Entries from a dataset
——

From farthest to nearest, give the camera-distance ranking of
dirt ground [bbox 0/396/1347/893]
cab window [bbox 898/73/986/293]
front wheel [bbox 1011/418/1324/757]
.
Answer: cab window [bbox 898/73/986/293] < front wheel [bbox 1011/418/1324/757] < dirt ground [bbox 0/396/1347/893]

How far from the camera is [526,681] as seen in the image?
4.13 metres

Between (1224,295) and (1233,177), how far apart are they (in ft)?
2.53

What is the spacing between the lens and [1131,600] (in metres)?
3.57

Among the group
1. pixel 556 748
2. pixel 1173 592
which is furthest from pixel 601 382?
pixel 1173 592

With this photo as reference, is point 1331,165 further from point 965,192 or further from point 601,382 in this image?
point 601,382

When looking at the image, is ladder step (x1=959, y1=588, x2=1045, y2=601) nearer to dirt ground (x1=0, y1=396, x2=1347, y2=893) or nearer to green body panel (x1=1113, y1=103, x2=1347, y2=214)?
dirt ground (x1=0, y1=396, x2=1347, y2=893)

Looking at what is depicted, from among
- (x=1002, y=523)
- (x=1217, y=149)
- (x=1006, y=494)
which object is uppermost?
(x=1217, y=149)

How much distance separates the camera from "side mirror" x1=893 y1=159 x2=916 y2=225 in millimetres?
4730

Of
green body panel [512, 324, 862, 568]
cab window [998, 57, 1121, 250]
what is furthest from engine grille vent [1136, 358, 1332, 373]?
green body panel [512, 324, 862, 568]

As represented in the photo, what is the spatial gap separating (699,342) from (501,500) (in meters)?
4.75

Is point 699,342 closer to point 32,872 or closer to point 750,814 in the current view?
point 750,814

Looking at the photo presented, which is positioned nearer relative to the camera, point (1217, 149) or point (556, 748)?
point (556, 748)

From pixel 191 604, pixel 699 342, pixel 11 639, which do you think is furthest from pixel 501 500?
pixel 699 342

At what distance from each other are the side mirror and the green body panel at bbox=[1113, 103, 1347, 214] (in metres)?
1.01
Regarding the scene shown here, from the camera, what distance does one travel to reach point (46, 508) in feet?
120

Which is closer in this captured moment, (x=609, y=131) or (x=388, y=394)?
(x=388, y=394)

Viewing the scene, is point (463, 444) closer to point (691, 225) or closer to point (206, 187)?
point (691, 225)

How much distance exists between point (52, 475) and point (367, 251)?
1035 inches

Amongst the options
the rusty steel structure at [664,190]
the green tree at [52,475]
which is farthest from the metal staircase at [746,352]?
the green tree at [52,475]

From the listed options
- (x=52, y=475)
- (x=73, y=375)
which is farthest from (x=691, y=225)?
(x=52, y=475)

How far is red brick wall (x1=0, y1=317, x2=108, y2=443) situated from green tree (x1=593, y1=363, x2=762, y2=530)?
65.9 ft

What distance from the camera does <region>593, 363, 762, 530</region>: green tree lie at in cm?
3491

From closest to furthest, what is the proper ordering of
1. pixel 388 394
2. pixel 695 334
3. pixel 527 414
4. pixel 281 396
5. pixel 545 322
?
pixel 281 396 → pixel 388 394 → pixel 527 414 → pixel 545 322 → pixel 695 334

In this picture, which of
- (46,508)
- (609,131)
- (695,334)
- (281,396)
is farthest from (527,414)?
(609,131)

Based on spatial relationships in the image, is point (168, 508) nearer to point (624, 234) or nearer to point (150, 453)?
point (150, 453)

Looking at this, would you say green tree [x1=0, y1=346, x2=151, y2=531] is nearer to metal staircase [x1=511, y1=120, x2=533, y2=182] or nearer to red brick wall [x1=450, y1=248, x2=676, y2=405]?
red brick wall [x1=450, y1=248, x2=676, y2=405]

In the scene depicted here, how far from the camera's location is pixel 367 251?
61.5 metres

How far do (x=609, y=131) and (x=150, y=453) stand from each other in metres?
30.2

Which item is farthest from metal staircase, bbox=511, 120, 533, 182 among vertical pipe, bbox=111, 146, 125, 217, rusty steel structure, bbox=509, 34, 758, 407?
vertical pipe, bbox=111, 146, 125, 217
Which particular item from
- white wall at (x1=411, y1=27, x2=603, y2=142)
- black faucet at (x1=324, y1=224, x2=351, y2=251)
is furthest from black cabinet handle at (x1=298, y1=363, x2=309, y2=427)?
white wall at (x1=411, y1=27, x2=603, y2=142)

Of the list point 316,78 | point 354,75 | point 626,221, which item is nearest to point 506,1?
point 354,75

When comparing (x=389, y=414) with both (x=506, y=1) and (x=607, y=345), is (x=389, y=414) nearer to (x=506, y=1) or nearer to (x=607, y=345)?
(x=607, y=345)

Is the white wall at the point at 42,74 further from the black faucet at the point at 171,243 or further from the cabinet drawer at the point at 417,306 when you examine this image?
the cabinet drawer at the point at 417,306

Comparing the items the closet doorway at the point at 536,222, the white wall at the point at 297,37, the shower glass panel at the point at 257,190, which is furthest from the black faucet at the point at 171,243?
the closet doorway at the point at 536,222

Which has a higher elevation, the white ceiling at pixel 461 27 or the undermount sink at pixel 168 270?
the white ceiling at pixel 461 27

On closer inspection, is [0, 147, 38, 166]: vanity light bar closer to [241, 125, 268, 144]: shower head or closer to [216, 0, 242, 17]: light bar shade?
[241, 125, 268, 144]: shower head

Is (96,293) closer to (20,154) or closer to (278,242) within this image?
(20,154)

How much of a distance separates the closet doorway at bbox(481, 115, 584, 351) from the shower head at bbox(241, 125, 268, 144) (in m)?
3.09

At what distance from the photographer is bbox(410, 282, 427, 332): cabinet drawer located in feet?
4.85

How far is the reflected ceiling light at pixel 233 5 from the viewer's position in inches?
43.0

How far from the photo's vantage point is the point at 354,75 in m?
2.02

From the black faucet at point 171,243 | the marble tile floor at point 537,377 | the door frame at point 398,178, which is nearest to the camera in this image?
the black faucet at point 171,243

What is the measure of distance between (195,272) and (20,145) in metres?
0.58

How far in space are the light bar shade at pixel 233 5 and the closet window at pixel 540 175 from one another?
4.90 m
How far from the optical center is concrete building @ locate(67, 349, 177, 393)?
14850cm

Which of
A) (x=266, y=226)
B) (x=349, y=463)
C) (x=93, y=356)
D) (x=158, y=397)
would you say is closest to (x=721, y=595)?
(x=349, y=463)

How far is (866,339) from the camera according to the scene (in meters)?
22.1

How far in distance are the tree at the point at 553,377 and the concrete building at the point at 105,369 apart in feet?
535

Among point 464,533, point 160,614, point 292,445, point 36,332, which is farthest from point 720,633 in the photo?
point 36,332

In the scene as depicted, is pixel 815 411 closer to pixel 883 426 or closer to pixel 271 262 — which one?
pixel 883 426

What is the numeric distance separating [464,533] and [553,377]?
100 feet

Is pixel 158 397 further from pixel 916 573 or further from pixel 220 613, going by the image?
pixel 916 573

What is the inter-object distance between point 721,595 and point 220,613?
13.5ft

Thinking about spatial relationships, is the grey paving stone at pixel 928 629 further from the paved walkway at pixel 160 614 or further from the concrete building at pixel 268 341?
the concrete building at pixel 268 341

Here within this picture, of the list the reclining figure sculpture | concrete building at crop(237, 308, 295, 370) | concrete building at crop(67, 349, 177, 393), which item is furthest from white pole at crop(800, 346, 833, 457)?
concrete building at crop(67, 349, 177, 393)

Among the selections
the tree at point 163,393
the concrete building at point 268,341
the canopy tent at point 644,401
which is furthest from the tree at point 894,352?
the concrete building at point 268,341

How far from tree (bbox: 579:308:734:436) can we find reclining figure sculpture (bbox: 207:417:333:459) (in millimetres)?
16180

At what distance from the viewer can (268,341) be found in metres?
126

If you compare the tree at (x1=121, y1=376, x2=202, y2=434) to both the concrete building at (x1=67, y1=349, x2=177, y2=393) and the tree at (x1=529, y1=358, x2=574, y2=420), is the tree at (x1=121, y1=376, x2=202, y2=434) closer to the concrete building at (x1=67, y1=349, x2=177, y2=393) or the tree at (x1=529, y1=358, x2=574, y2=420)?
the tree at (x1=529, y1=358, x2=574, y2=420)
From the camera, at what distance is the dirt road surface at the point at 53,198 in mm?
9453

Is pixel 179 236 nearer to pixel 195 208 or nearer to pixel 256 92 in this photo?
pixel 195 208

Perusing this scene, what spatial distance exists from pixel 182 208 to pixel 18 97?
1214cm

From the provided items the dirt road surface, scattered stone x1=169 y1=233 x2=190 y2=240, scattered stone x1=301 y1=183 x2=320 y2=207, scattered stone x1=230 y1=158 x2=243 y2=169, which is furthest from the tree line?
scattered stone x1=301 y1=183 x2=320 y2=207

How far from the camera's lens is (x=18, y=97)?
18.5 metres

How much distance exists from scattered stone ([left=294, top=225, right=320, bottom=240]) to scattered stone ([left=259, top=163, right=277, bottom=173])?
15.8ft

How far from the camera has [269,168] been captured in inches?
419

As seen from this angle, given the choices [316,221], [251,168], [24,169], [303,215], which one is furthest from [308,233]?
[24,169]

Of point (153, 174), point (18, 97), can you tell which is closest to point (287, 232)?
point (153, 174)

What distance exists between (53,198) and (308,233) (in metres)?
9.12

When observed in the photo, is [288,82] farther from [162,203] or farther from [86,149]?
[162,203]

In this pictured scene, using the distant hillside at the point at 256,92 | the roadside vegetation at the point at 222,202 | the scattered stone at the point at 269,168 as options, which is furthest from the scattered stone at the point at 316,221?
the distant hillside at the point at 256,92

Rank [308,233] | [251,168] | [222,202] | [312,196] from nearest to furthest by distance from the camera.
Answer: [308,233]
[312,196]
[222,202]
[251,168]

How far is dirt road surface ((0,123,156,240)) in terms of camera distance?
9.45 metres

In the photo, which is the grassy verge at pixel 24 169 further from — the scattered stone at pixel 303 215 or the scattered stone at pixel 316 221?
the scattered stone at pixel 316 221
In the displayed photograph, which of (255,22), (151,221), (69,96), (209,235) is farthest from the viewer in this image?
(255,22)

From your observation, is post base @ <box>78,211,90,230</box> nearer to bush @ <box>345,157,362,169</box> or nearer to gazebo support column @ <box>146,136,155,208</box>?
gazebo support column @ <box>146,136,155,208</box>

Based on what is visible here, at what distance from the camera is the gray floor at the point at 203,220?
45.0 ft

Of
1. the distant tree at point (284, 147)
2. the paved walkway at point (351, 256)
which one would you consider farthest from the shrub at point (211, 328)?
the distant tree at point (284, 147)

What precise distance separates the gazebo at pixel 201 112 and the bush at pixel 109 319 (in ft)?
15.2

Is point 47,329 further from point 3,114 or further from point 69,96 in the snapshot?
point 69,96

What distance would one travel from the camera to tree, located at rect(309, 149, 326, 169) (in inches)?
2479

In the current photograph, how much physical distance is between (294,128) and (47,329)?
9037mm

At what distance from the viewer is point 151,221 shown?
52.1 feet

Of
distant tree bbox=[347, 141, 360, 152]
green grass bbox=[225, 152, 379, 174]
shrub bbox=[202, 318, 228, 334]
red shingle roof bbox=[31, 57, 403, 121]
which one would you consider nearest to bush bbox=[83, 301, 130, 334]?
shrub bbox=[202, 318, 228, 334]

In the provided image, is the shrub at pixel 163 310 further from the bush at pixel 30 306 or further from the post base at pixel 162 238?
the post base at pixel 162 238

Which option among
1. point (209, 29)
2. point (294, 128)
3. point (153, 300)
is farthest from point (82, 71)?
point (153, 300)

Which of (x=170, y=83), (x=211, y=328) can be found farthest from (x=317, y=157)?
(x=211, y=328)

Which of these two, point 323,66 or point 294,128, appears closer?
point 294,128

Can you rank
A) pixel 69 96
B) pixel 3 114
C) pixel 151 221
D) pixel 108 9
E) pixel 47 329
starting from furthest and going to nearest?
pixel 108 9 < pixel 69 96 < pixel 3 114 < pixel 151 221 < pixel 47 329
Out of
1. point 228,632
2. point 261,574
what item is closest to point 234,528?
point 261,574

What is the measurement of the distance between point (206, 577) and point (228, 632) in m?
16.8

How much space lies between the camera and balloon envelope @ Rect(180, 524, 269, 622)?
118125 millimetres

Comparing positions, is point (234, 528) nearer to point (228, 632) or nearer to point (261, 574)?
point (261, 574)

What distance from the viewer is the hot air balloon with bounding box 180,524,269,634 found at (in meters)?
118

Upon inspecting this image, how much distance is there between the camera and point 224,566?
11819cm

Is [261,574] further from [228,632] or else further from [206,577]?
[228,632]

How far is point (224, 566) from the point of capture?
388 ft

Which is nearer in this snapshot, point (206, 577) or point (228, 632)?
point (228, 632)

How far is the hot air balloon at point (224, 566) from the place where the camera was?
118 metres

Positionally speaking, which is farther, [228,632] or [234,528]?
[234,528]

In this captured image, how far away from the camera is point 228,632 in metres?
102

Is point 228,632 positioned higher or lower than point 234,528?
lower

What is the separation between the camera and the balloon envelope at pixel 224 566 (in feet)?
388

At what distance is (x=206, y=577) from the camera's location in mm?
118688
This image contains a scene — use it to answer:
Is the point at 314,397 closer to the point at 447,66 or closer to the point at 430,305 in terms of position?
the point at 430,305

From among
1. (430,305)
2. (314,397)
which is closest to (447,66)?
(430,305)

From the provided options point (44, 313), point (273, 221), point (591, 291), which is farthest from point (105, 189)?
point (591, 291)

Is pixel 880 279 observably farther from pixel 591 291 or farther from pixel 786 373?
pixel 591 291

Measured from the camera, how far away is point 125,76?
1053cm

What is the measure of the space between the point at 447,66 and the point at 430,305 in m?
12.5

——

> Task to carry out:
Output the material again, word for word, starting at the line that contains "How far is the hot" and stopping after its last line.

> The reply:
How far is the hot air balloon at point (224, 566) from the place where the camera was?
118 metres

Positionally speaking, which is farther, [228,632] or [234,528]?
[234,528]

In this captured image, how far away from the camera is point 228,632 in metres?
102

Is point 228,632 positioned higher or lower than point 234,528?
lower

What is the separation between the camera and the balloon envelope at pixel 224 566 (in feet)?
388

At what distance is (x=206, y=577) from the camera's location in mm?
118688
This image contains a scene — use it to answer:
Is the point at 314,397 closer to the point at 447,66 or closer to the point at 430,305 in terms of position?
the point at 430,305

From among
1. (430,305)
2. (314,397)
which is closest to (447,66)?
(430,305)

From the provided options point (44, 313), point (273, 221), point (591, 291), which is farthest from point (105, 189)?
point (591, 291)

Is pixel 880 279 observably farther from pixel 591 291 or farther from pixel 786 373?
pixel 591 291

Measured from the camera, how far away is point 125,76?
1053cm

What is the measure of the space between the point at 447,66 and the point at 430,305 in m?
12.5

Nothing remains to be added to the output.